If I understand your scenario correctly , issue is specific to L2 VPN server side VM's ( Packet Drops when VM's they reside on different hosts ) ? If that is the case, issue has nothing to do with L2-VPN. I'm suspecting this could be a potential VLAN tagging issue on Host/Switch based on the design. To rule out , can you double check if VLAN reachability is there for VM's when they reside on different hosts , keeping VPN aside ? You have also mentioned "L2-VPN routing loop" , have you encountered any loops or it was an assumption ?
Thanks for your response Sree and sorry for missing to mention one point in my initial post.
On the server site, when L2VPN Server ESG and the workload vms(stretch) are on the same host then stretch workloads on on-prem can reach the remote vms. However when i separate the workload vms and L2VPN server ESG vm on the server site then within the site vms can reach each other however the vm which is on separate host cannot be reached by on-premise vm.
VMs which are still on the same host with L2VPN server ESG VM can still be reached from on-premise workload vms.
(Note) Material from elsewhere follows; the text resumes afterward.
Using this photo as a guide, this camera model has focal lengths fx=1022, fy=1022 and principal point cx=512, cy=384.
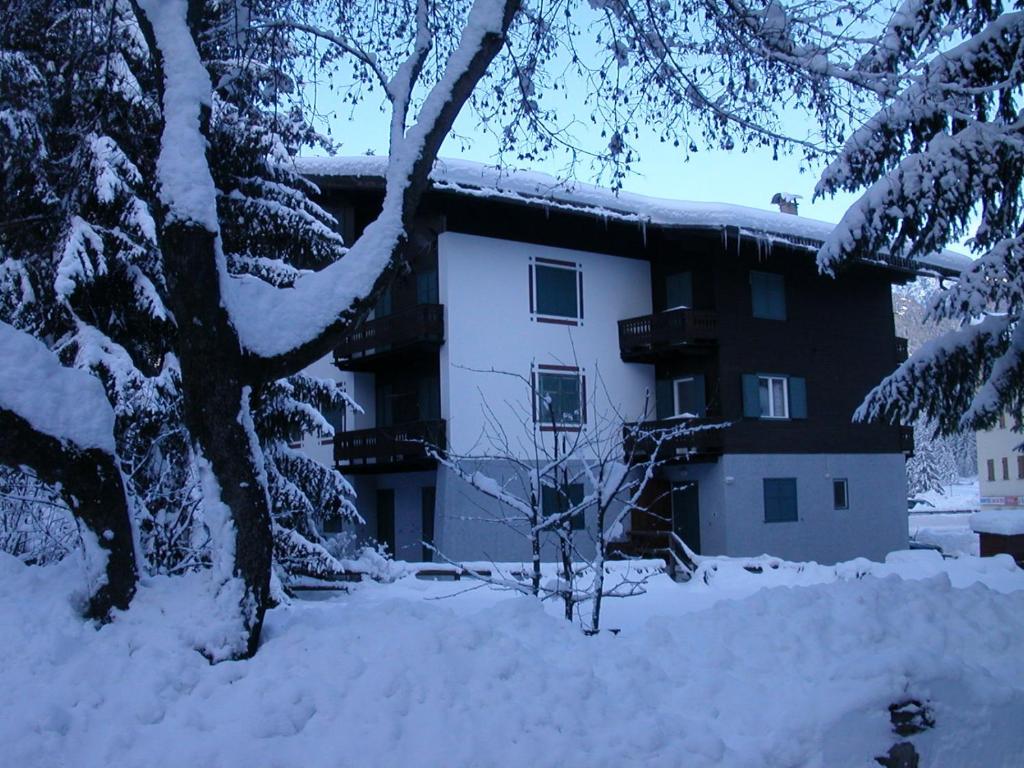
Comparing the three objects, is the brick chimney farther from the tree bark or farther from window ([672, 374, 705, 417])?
the tree bark

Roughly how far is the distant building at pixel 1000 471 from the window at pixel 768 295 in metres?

It is a collapsed cluster design so one cluster has everything i.e. workload vms and Edges. I tried to follow the below guide however not sure why it is not helping there. Please suggest.
However when i separate the workload vms and L2VPN server ESG vm on the server site then within the site vms can reach each other however the vm which is on separate host cannot be reached by on-premise vm
In the above case, can the workload VM reach L2-VPN server when they are on different server ?
Thanks for the followup.
Short answer, No.
For details, below is the view.
L2VPN Server ESG VM(For testing purpose, configured Trunk NIC with one available ip assigned from the stretch subnet to the sub-interface)
1- VM3(on-prem) can reach VM2(Server site) and vice versa
2- VM3(on-prem) can reach L2VPN Server sub-interface(server site)
3- VM2(on-prem) can reach L2VPN Server sub-interface(server site)
4- VM2(Server site) can reach VM1(Server site) and vice versa
--> This is only possible when Trunk port group has teaming policy as "Route based on original port ID" and with one active uplink.
Workload port group has the same load balance policy as Trunk PG however has two active uplinks. If i match the teaming policy of workload PG to Trunk PG even this communication stops. I am trying to follow the earlier link i posted for L2VPN routing loop mitigation.
5- VM1(Server site) can not reach L2VPN Server sub-interface(server site) based on the packet capture taken on the trunk interface of L2VPN Server.
--> Not sure why as VM1 can reach VM2 which is on the same host where L2VPN Server resides.
Thanks for the detailed explanation. Few more queries
1. L2 VPN Client side deployment is done on Standard/DVS ?
2. What type of port policies are we using here ? Forged/Promiscuous or Sink port or combination of all ?
3. Instead of moving the VM's behind the L2 VPN server, if we migrate L2 VPN esg to another host, in that case tunnel is going down ?